又转头对杏儿说,“这是夫君定下的事情,我也做不了主,你安心备嫁吧。日后安分点,日子过的必定不会差。”
这人之前想要害自己,现在又有什么脸来求自己呢。
“老爷爱重夫郎,只要夫郎开口,老爷肯定会愿意留下我的。”泪水划过杏儿的脸颊,一道道的痕迹在娇美的脸上纵横交错,将脸冲涮的面容模糊。
谷大娘之前想把杏儿求给谷穗,发生了这种事情后,心里有些庆幸还没有行动,不然他们一家子可能就要跟着杏儿一块被赶出去了。
“你要害我,我又为什么要帮你。夫君是为了给我出气才发落的你,我现在去求他放过你,岂不是打了夫君的脸,你有什么资格要我为你这样做。”柳生的口气中含有一丝怒气。他自问对这人不薄,她却这样回报他,还想要勾引他夫君。
杏儿的行为让他想到了之前被柳家村村民欺负时的无力感,人心永远都不会满足。

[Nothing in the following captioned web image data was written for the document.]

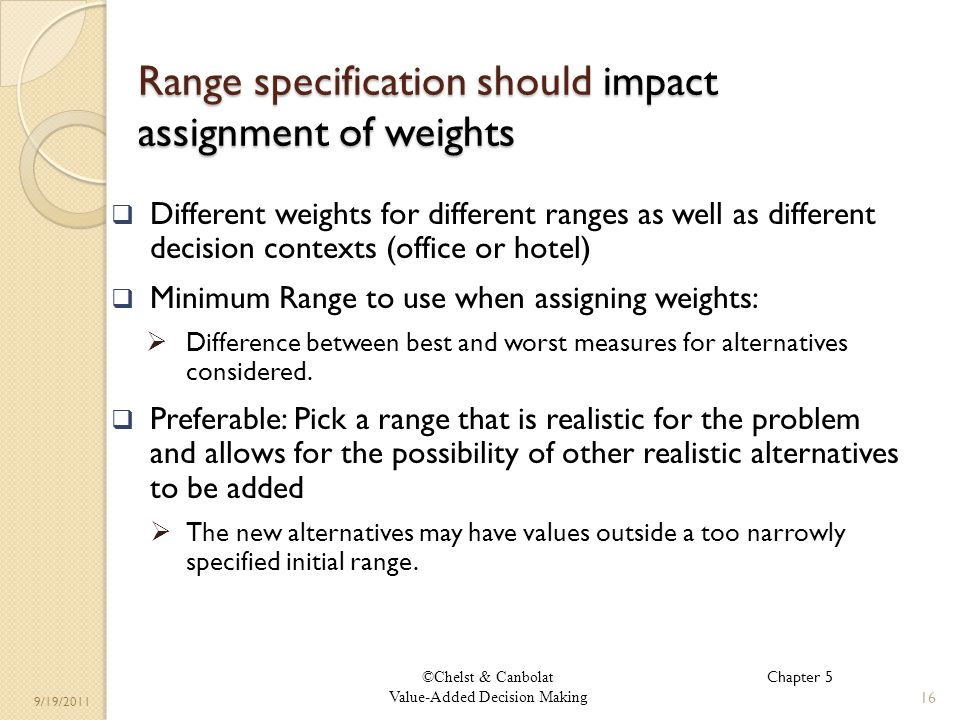 ©Chelst & Canbolat Value-Added Decision Making 9/19/2011 Range specification should impact assignment of weights Different weights for different ranges as well as different decision contexts (office or hotel) Minimum Range to use when assigning weights: Difference between best and worst measures for alternatives considered.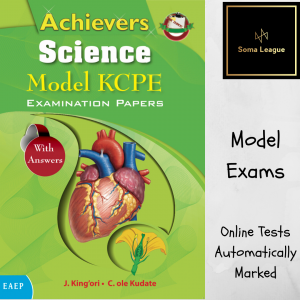 Achievers Science Model KCPE Examination Quizze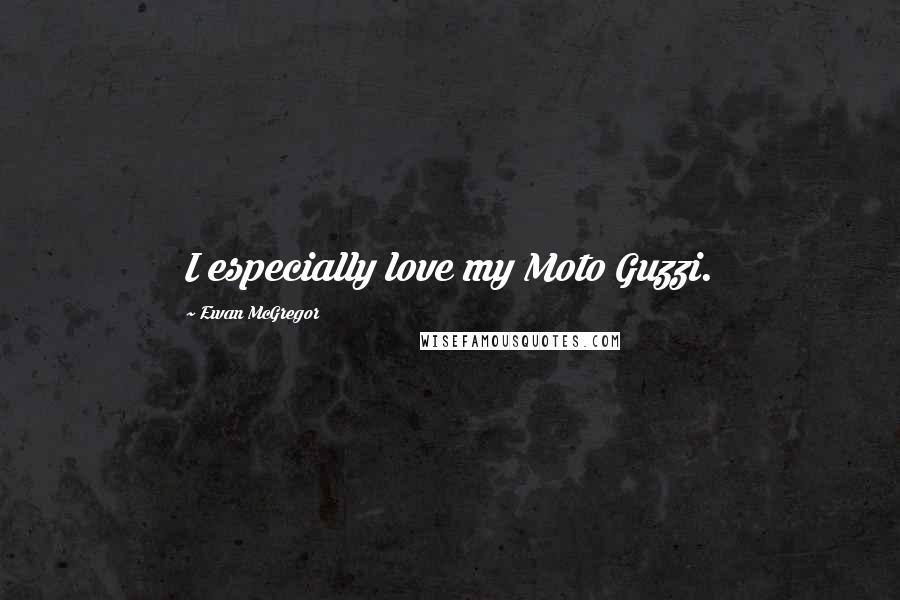 Ewan McGregor quotes: I especially love my Moto Guzzi.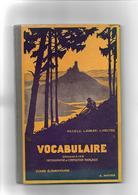 """Livre Ancien 1938 """"Vocabulaire"""" Par Ad.Lelu,L.Kubler,L.Voeltzel - Books, Magazines, Comics"""
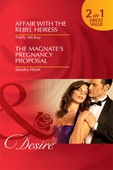 Affair with the rebel heiress / the magnate's pregnancy proposal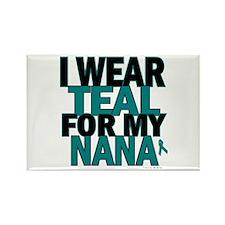 I Wear Teal For My Nana 5 Rectangle Magnet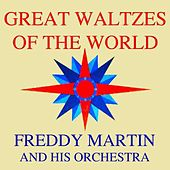 Play & Download Great Waltzes Of The World by Freddy Martin | Napster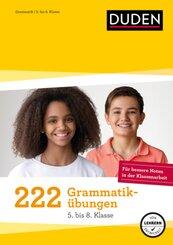 222 Grammatikübungen - 5. bis 8. Klasse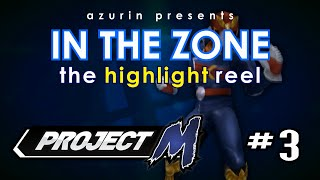 In The Zone – Project M Highlight Reel  3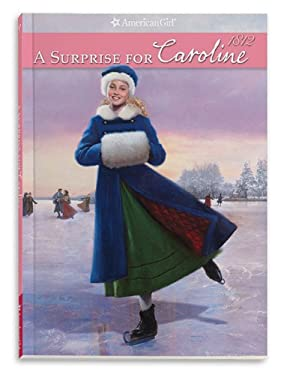 A Surprise for Caroline (American Girl) 9781593698874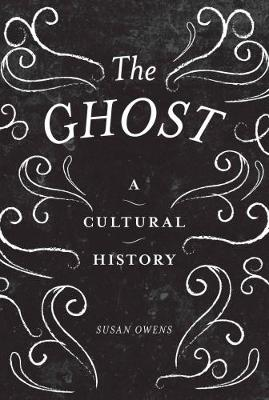 The Ghost by Susan Owens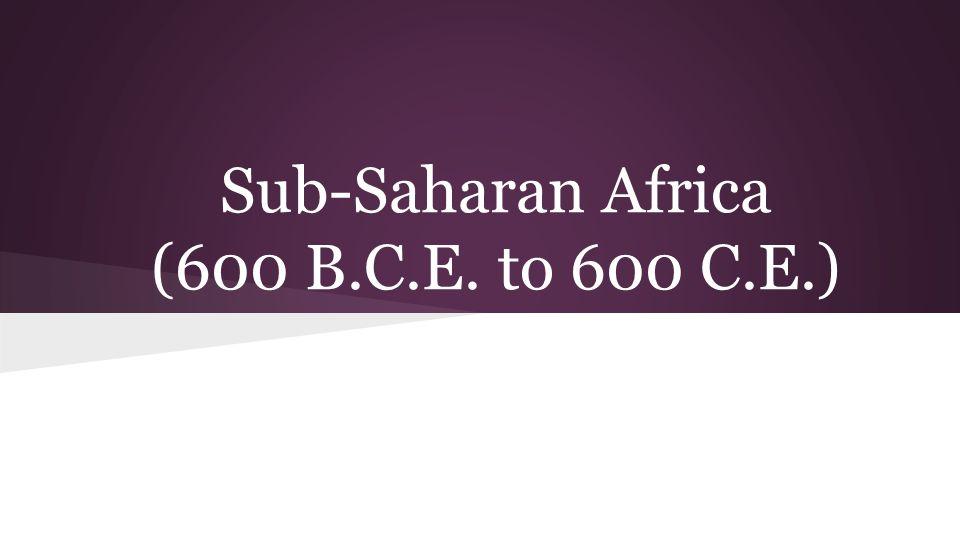 Sub-Saharan Africa (600 B.C.E. to 600 C.E.)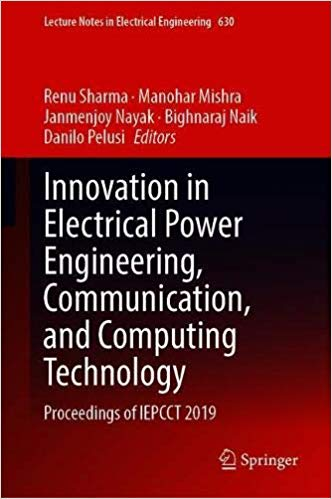 Innovation in Electrical Power Engineering, Communication, and Computing Technology: Proceedings of IEPCCT 2019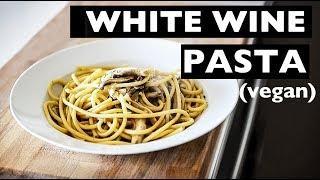 WHITE WINE PASTA VEGAN RECIPE | 5 INGREDIENT BLANCO PASTA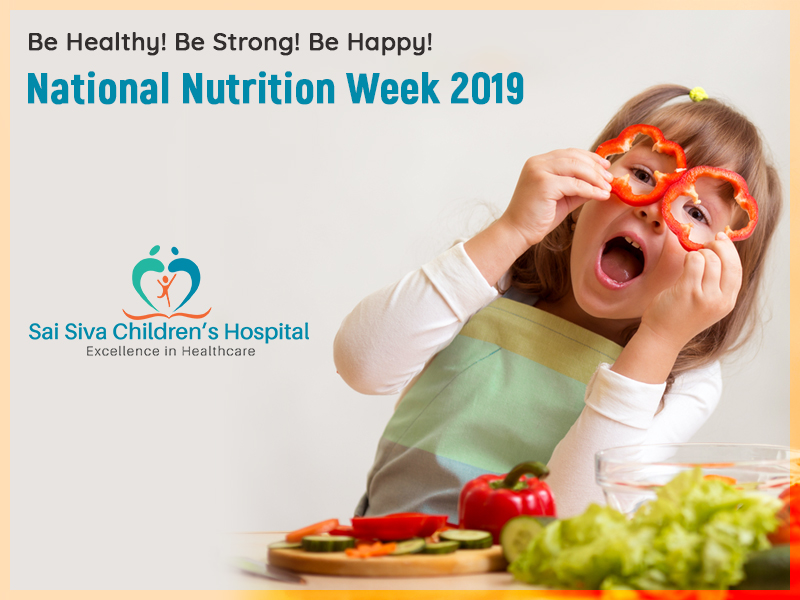 Be Healthy! Be Strong! Be Happy!  – National Nutrition Week 2019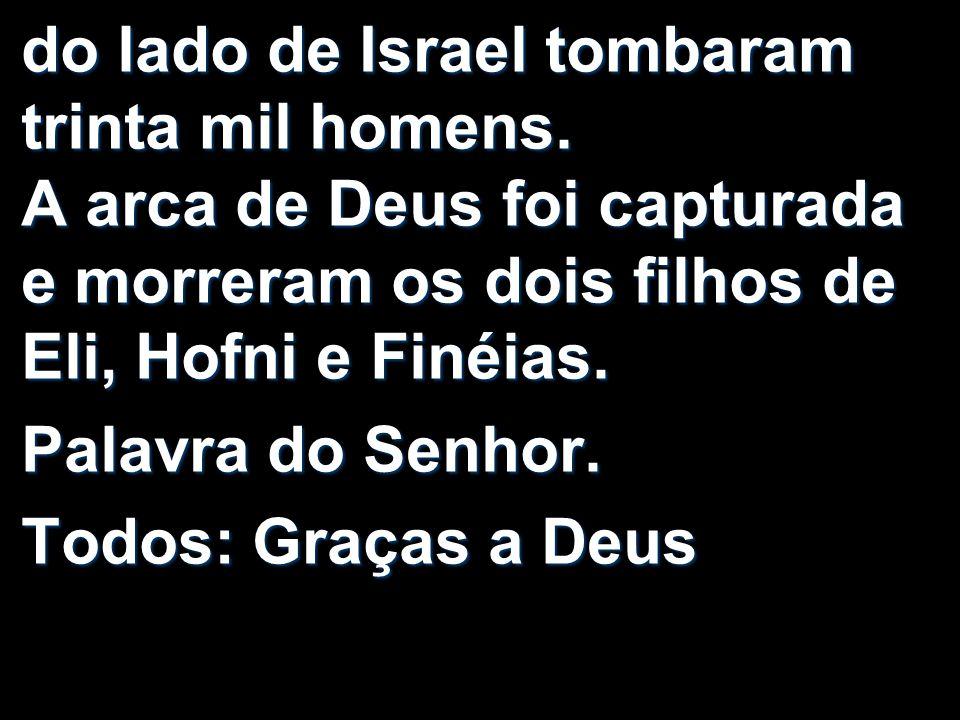 do lado de Israel tombaram trinta mil homens. A arca de Deus foi capturada e morreram os dois filhos de Eli, Hofni e Finéias. Palavra do Senhor. Todos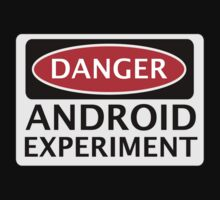 DANGER ANDROID EXPERIMENT FAKE FUNNY SAFETY SIGN SIGNAGE Kids Tee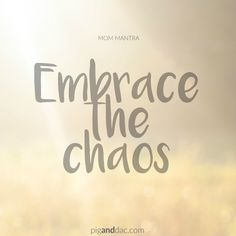 Embrace the chaos!   Positive Affirmations for Moms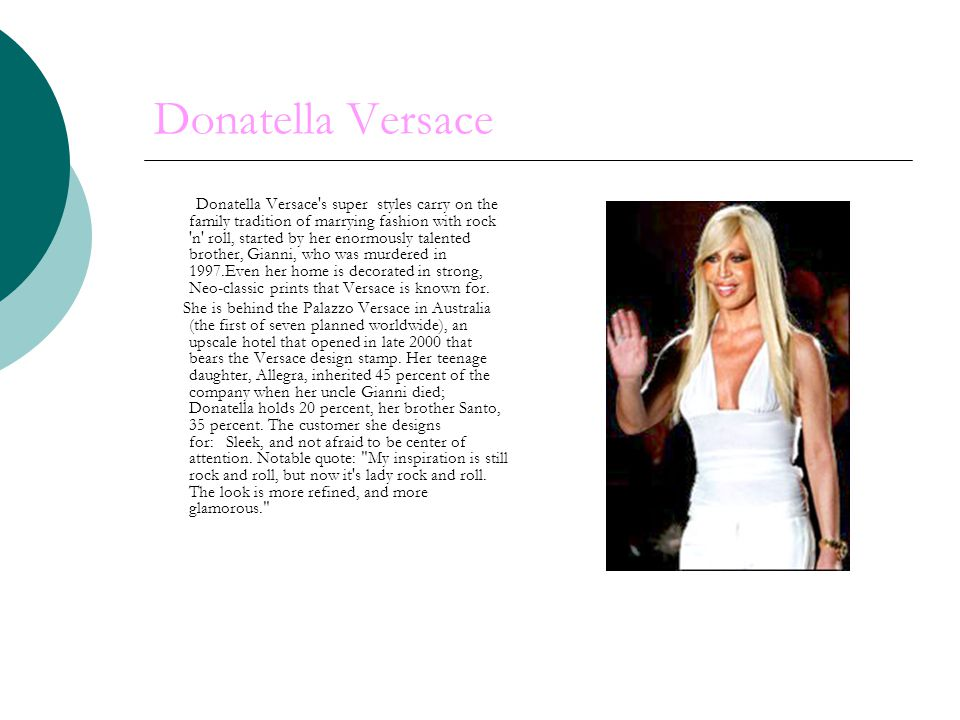 Donatella Versace Donatella Versace s super styles carry on the family tradition of marrying fashion with rock n roll, started by her enormously talented brother, Gianni, who was murdered in 1997.Even her home is decorated in strong, Neo-classic prints that Versace is known for.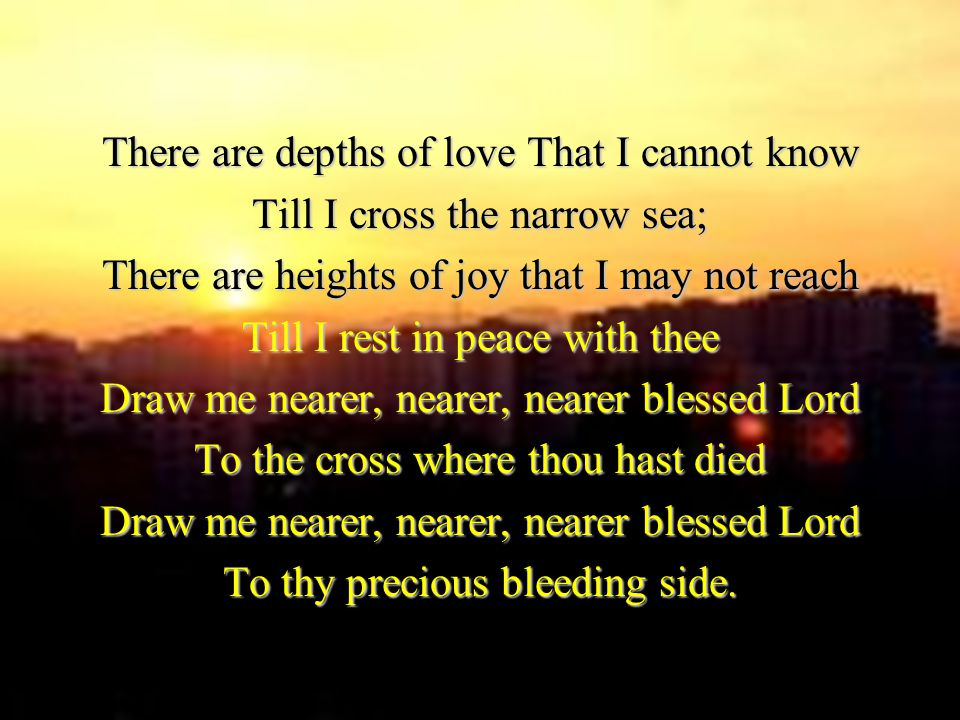There are depths of love That I cannot know Till I cross the narrow sea; There are heights of joy that I may not reach Till I rest in peace with thee Draw me nearer, nearer, nearer blessed Lord To the cross where thou hast died Draw me nearer, nearer, nearer blessed Lord To thy precious bleeding side.
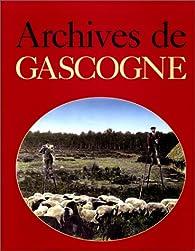Archives de Gascogne par Nicolas Viasnoff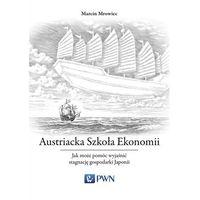 E-booki, Austriacka Szkoła Ekonomii. Jak może pomóc wyjaśnić stagnację gospodarki Japonii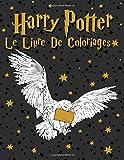 Harry Potter Le Livre De Coloriages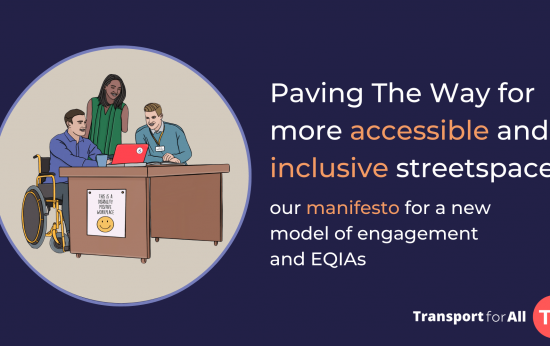 Paving The Way for more accessible and inclusive streetspace: our manifesto for a new model of engagement and EQIAs. An illustration of three disabled people with various impairments and mobility aids sat at a desk working together and smiling. The desk has a poster up reading 'this workplace is disability positive'.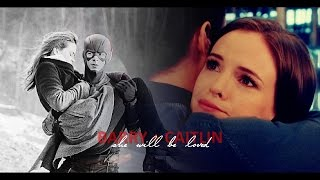 caitlin + barry | she will be loved. YouTube Videos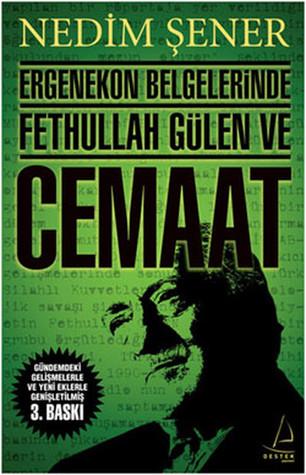 Ergenekon Belgelerinde Fethullah Gülen ve Cemaat by Nedim Şener
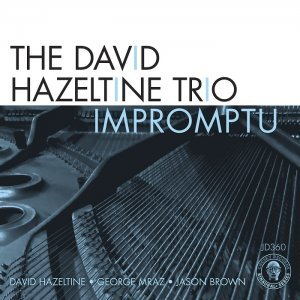 The David Hazeltine Trio - Impromptu (2013) [HDtracks]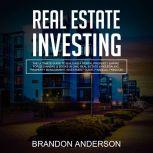 Real Estate Investing: The Ultimate Guide to Building a Rental Property Empire for Beginners (2 Books in One) Real Estate Wholesaling, Property Management, Investment Guide, Financial Freedom, Brandon Anderson
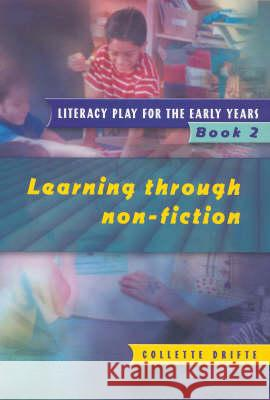 Literacy Play for the Early Years Book 2 : Learning Through Non Fiction Collette Drifte Collette Drifte  9781853469572 Taylor & Francis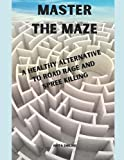Master the Maze - A healthy alternative to road rage and spree killing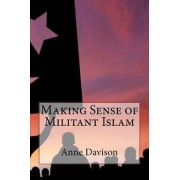 Making Sense of Militant Islam by Anne Davison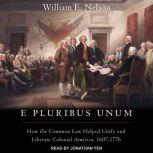E Pluribus Unum How the Common Law Helped Unify and Liberate Colonial America, 1607-1776, William E. Nelson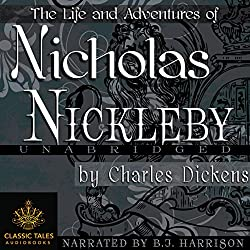 Nicholas Nickleby [Classic Tales Edition]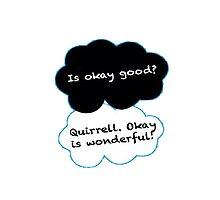 Is Okay Good? Quirrell. Okay Is Wonderful! Photographic Print
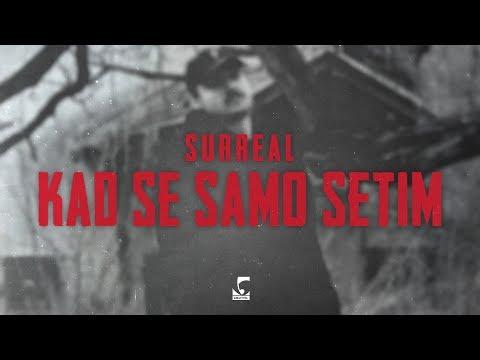 Surreal - Kad se samo setim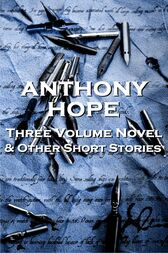 Three Volume Novel & Other Stories by Anthony Hope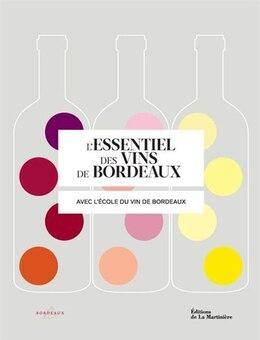 Book Essentiel des vins de Bordeaux (L') by Sophie Brissaud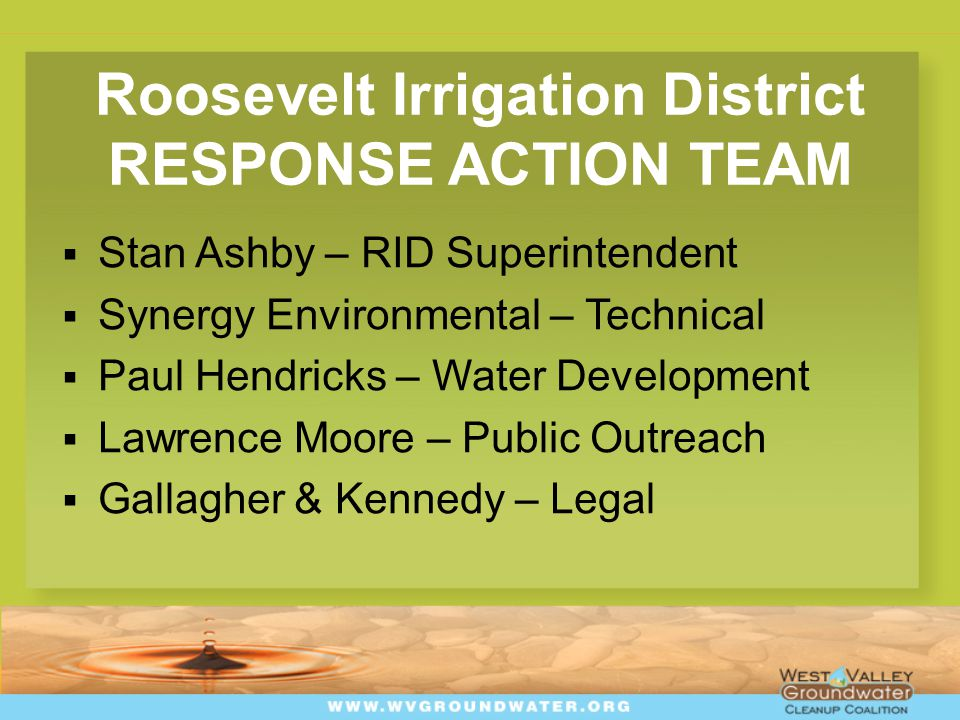 Roosevelt Irrigation District RESPONSE ACTION TEAM  Stan Ashby – RID Superintendent  Synergy Environmental – Technical  Paul Hendricks – Water Development  Lawrence Moore – Public Outreach  Gallagher & Kennedy – Legal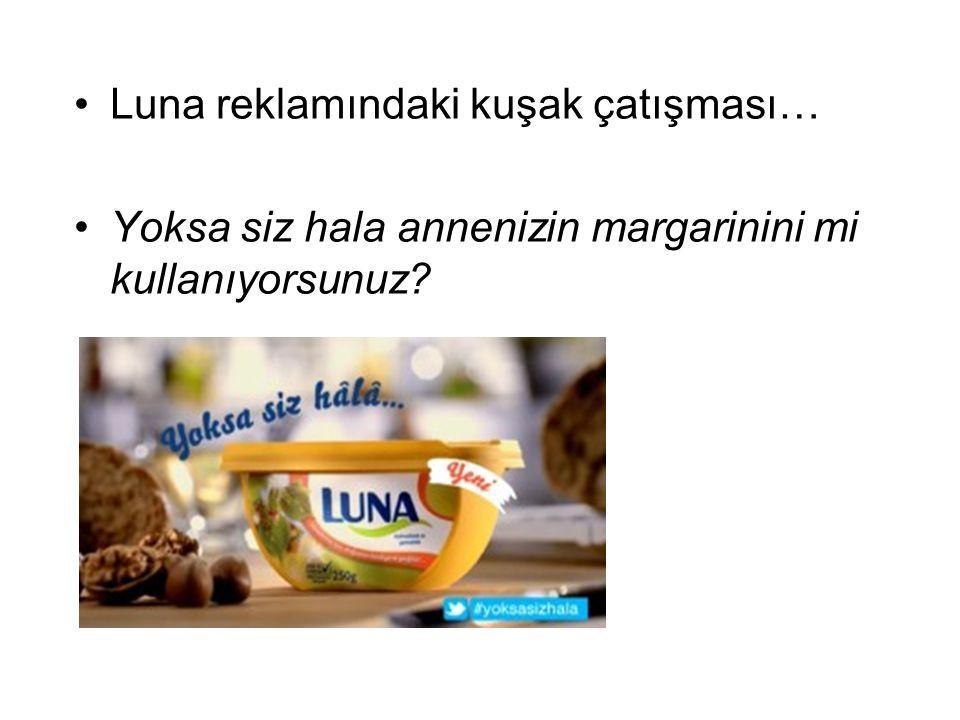 Luna reklamındaki kuşak çatışması…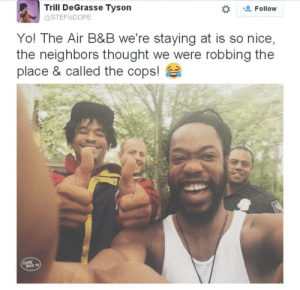 What GREAT neighbors! by icantseeimasian MORE MEMES: Trill DeGrasse Tyson  @STEFisDOPE  t Follow  Yo! The Air B&B we're staying at is so nice,  the neighbors thought we were robbing the  place & called the cops!  DOPE What GREAT neighbors! by icantseeimasian MORE MEMES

即使和你的利益没有关系,都想要踩上别人一脚。杏儿凭什么觉得,没有了他,夫君就一定会要她呢。
杏儿愣了一下,泪水在眼眶中打转,她从没有见过这样的柳生,在她的印象中,柳生一直是个善良能干的老好人,对他们这些下人更是好得没话说,平时有事求个情都会被应允。
可是她现在发现她之前错了。柳生绝不是那种被人求一求就会心软的好人。